**Passage provided:**

I wash the mutton thoroughly, then cover with cold water in a large pot and place over moderate heat. Cold-water start gives a cleaner broth than dropping meat into already-hot water.
As the pot approaches a boil, grey foam rises to the surface — I skim continuously with a spoon or slotted skimmer. Once boiling, I reduce heat to minimum so the broth stays clear and light. Lid slightly ajar — some evaporation concentrates the broth's flavour.
After 50 minutes of gentle simmering, I add the whole onion (peeled) and the whole carrot to the broth.
I salt the soup to taste and continue cooking 20 minutes until the carrot is soft.
Meanwhile, I crush the garlic with the side of a knife on a cutting board — crushing (rather than chopping) releases more allicin while keeping the cloves intact for easy fishing out later if desired.
I cube the potatoes into medium pieces.
I remove the cooked carrot and onion from the broth. The carrot is sliced and reserved for serving (it's tender and flavourful); the onion gets discarded (it's done its flavouring job).

**Objective 1:**
Reproduce the stretch of the mutton soup recipe from "I wash the mutton" through "the broth's flavour." word for word.
**Objective 2:**
Carry on the mutton soup recipe beyond its final step.

**Data:**
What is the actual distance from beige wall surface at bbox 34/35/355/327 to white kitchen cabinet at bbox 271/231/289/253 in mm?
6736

**Written reply 1:**
I wash the mutton thoroughly, then cover with cold water in a large pot and place over moderate heat. Cold-water start gives a cleaner broth than dropping meat into already-hot water.
As the pot approaches a boil, grey foam rises to the surface — I skim continuously with a spoon or slotted skimmer. Once boiling, I reduce heat to minimum so the broth stays clear and light. Lid slightly ajar — some evaporation concentrates the broth's flavour.

**Written reply 2:**
I add the cubed potatoes to the broth.
Garlic, bay leaf, and peppercorns go in immediately after the potatoes — late aromatic addition keeps the flavours bright rather than dulled by extended cooking.
I remove the mutton from the pot, separate the meat from the bones, and cut the meat into medium pieces.
Once the potatoes are soft, I return the cut meat to the pot, simmer 3-4 more minutes, then turn off the heat and let the soup rest covered for 2 minutes — this rest lets the flavours integrate fully.To serve, I ladle bukhler into deep bowls with a few slices of the reserved cooked carrot and a sprinkle of fresh cilantro or parsley. Despite the simple ingredient list, the slow-extracted broth gives a remarkably restorative quality — Buryat tradition isn't wrong about its warming and morning-after virtues. Slightly sweet from the slow extraction, deeply meaty, and clean.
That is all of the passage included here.